203-Understanding the News
  Course 203: Understanding the News
  
  "The Dow fell 71 points today…"
  "The S&P 500 continued its recent climb…"
  "ABC Company missed its quarterly earnings target…"
  "XYZ Company's shares jumped $2 as a result of analyst upgrades…"
  
  
  These are common statements you may hear on any given day as you flip past a
  financial news channel on your TV or scan the headlines in your newspaper. But
  what are the Dow and the S&P 500? What is the Nasdaq? What happens when a
  company misses earnings targets or gets upgraded or downgraded by analysts?
  What does any of this stuff mean to you, as an investor?
  
  In this lesson, we are going to focus on building an understanding of some of
  the things you may typically hear in the financial news. Then we are going to
  learn how to separate what actually matters from what is nothing more than
  "noise."
  
  
  Stock Indexes
  A stock index is simply a grouping or a composite of a number of different
  stocks, often with similar characteristics. Stock indexes are typically used
  to discuss the overall performance of the stock market, in terms of changes in
  the market price of the stocks as well as how much trading activity there is
  in any particular period. Three of the most widely followed indexes are the
  Dow Jones Industrial Average, the S&P 500, and the Nasdaq Composite.
  
  
  The Dow Jones Industrial Average
  Known as just the "Dow" for short, this index is not really an average, nor
  does it exclusively track heavy industry anymore. The index is composed of 30
  large stocks from a wide spectrum of industries. General Motors GM and General
  Electric GE are the only two companies that have been part of the Dow Jones
  Industrial Average since it was created in 1928. The latest change to the Dow
  was the addition of insurance company American International Group AIG,
  pharmaceutical firm Pfizer PFE, and telecommunications company Verizon VZ in
  April 2004, while AT&T T, Eastman Kodak EK, and International Paper IP were
  dropped to make room.
  
  At the close of business on Jan. 1, 2005, the Dow stood at 10,783. How is this
  figure calculated?
  
  The index is calculated by taking the 30 stocks in the average, adding up
  their prices, and dividing by a divisor. This divisor was originally equal to
  the number of stocks in the average (to give the average price of a stock),
  but this divisor has shrunk steadily over the years. It dropped below one in
  1986 and was equal to 0.135 in January 2005. This shrinkage is needed to
  offset arbitrary events such as stock splits and changes in the roster of
  companies. With the divisor at 0.135, the effect is to multiply the sum of the
  prices by about 7.4. (The numeral one divided by 0.135 is approximately 7.4.)

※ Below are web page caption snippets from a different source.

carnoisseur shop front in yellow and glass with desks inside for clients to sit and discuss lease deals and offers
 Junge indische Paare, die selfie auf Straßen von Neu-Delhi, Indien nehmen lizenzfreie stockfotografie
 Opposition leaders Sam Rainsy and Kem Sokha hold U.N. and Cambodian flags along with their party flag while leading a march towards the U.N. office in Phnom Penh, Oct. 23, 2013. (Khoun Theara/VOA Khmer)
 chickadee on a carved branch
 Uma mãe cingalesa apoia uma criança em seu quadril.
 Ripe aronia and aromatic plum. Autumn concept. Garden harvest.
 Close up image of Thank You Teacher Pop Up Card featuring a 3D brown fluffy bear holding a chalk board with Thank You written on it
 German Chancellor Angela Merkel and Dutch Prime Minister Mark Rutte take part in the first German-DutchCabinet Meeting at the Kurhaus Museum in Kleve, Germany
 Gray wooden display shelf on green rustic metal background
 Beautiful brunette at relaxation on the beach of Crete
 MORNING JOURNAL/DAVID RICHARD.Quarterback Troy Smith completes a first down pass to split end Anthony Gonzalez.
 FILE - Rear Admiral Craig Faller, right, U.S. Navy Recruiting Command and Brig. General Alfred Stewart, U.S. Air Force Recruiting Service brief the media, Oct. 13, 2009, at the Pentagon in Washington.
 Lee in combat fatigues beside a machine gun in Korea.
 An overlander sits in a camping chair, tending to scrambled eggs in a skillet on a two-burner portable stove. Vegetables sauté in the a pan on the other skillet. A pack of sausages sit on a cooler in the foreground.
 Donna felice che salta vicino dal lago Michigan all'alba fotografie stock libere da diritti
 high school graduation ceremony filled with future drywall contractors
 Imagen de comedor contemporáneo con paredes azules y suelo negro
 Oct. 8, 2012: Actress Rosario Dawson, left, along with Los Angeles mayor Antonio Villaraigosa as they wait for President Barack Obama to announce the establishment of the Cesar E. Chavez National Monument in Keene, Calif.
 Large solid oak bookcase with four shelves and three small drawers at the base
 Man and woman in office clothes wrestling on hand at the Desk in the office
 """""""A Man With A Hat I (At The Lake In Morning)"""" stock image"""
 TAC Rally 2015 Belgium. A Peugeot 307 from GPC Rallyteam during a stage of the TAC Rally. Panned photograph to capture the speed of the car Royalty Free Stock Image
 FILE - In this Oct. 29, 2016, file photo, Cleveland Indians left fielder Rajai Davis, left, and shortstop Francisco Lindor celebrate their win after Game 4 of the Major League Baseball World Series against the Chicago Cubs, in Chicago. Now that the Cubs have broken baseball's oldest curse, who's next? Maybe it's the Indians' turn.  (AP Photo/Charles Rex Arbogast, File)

  To look at it another way, each dollar of price change in any of the 30 Dow
  stocks represents a roughly 7.4-point change in the Dow.
  
  Because the Dow includes only 30 companies, one company can have much more
  influence on it than on more broad-based indexes. Also, since the prices of
  the 30 stocks are added and divided by the common denominator, stocks with
  larger prices have more weight in the index than stocks with lower prices.
  Thus, the Dow is a price-weighted index. It's also useful to remember that the
  30 stocks that make up the Dow are picked by the editors of The Wall Street
  Journal, rather than by any quantitative criteria. The editors try to pick
  stocks that represent the market, but there's an inevitable element of
  subjectivity (and luck) in such a method.
  
  Despite its narrower focus, the Dow tracks quite well with broader indexes
  such as the S&P 500 over the long run.
  
  
  The S&P 500
  The Dow Jones Industrial Average usually gets most of the attention, but the
  S&P 500 Index is much more important to the investment world. Index funds that
  track the S&P 500 hold hundreds of billions of dollars, and thousands of fund
  managers and other financial professionals track their performance against
  this ubiquitous index. But what exactly is the S&P 500, anyway?
  
  The Standard & Poor's 500 as we know it today came into being on March 4,
  1957. The makers of that first index retroactively figured its value going
  back to 1926, and they decided to use an arbitrary base value of 10 for the
  average value of the index during the years 1941 through 1943. This meant that
  in 1957 the index stood at about 45, which was also the average price of a
  share of stock. The companies in the original S&P 500 accounted for about 90%
  of the value of the U.S. stock market, but this percentage has shrunk to just
  more than 80% today as the number of stocks being traded has expanded.
  
  Although it's usually referred to as a large-cap index, the S&P 500 does not
  just consist of the 500 largest companies in the U.S. The companies in the
  index are chosen by a committee at investment company Standard & Poor's. The
  committee meets monthly to discuss possible changes to the list and chooses
  companies on the basis of "market size, liquidity, and group representation."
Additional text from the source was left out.